We’ve made it to the finals of the third annual Self-Published Science Fiction Competition. My team has whittled down a slush pile to two semifinalists, and then joined up with two more teams to cut our combined six semifinalists to just two finalists. Now everybody is reading the same books, as only six remain. And my penultimate read of this year’s competition was Leigh Saunders’ space heist novel Memoirs of a Synth: Gold Record.
Memoirs of a Synth follows a synthetic human who centuries earlier had been among humanity’s ambassadors to the galaxy at large. But in the years that followed, public opinion turned hard against the synths, and they’ve become viewed as less than people. So she must constantly change identities to conceal her unnatural lifespan and keep the bounty hunters off her trail. But that task gets all the more difficult when a drunken encounter with a human man turns into a whirlwind romance and a heist targeting one of the most beloved artifacts in Synth culture.
SPSFC tries its best to leave room for the polarizing books that will be one reader’s favorite and another’s DNF to have their moments in the sun, but any competition that combines the scores of multiple judges is eventually going to favor books with broad appeal, and it’s easy to see the appeal that sent Memoirs of a Synth into the finals. It’s not a book that’s really trying to be risky or daring in breaking new ground within the genre; instead, endeavors to be an entertaining heist story with a bit of romance. And in general, it succeeds.

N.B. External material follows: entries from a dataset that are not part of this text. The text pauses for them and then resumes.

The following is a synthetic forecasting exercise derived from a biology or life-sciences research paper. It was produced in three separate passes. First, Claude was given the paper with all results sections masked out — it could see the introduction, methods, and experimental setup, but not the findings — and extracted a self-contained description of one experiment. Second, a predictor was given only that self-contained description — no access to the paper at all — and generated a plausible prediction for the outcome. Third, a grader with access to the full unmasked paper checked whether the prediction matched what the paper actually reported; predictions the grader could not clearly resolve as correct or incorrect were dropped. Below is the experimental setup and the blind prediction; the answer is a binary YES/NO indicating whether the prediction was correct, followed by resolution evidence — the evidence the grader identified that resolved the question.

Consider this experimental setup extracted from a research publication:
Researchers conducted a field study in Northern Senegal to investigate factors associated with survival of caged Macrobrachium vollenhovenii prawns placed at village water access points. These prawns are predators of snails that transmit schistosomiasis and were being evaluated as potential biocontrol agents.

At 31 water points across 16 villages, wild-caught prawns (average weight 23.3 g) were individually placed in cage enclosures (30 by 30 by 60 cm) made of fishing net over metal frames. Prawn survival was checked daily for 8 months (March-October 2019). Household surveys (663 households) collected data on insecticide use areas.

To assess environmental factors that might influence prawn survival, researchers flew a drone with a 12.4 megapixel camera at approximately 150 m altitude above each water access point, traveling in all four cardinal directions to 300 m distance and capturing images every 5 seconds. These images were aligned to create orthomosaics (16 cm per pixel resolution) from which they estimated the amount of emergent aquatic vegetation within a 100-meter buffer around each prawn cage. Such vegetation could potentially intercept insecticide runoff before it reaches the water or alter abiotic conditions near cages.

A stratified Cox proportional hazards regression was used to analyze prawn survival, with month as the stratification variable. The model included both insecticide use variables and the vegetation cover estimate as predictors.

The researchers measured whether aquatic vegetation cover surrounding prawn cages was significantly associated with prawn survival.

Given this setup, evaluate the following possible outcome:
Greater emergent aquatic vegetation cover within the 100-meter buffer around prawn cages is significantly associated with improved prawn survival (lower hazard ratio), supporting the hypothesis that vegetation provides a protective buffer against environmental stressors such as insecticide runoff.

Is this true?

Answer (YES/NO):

Structurally, it does diverge a bit from my typical expectation of a heist novel–though perhaps it’s more appropriate for a cross between heist novel and memoir. While such stories frequently have intermediate crimes required to set up the big one, there’s usually a clear focus running throughout the story on planning the big job. Here, it’s a bit different. The main character isn’t the primary planner of the heist, but rather someone who joined a plot partially underway and had to work to gain the trust of the primary planner. As such, we see a lot of the smaller jobs, but mostly in the doing and not in the planning. And while there is a progression over the course of the story toward the main goal, it’s a book that feels more like one constituted by the complications and intermediate stories than one that funnels all the narrative energy into the primary plot. There’s romance, there’s building trust and losing it and building it again, there are moments of pure survival, and there’s dealing with a host of other figures who find themselves intruding on the main plot. Put simply, there’s a lot going on.
Ordinarily, I don’t enjoy the thriller pacing that tosses the character from peril to peril without much connective tissue, but Memoirs of a Synth provides enough up front to sustain investment through a fair few action sequences. The interest in both the heist and the relationship may feel a bit impulsive, but the impulsivity is baked into the main character, and her need to hide and to survive keeps the tension high through the dangers of the first half of the book.
The second half either introduces or spotlights a variety of side characters that give the story more the feel of a series of crimes than either the initial expectation of one big heist or the desperate push to stay alive and hidden that took up much of the first half. And these characters allow the story to explore the implications of its various crimes in an interesting and largely satisfying way, even if there are moments where the story begins to feel repetitive and others where the moral constitution of the various side characters feels a bit too convenient for the story. Those complaints aren’t enough to derail what was a pretty entertaining tale, but they do slow some of the momentum and break some immersion. Fortunately, the final sequence brings the momentum roaring back, with a thrilling and narratively satisfying capper to both the heist plot and the interpersonal one.
Overall, Memoirs of a Synth: Gold Record feels like a book that knows what it wants to be and is precisely that thing. It won’t be the book that makes you rethink what sci-if can do, but it’s an engaging read that offers plenty of thrills and a bit of romance, while exploring the world in enough depth to keep the story from feeling too flat. There may have been some moments in the second half where the book felt its length or where the tale felt a little too neat, but on the whole, it was entertaining and immersive—an excellent read for those looking for a story on the lighter side.
Recommended if you like: sci-fi thieves, romantic subplots.
Can I use it for Bingo? It’s hard mode for Self-Published, Criminals, Prologues and Epilogues, Space Opera, and Dreams.
Overall rating: 14 of Tar Vol’s 20. Four stars on Goodreads.
SPSFC score: 7/10 for my personal score. The official team score will be determined in concert with my teammates.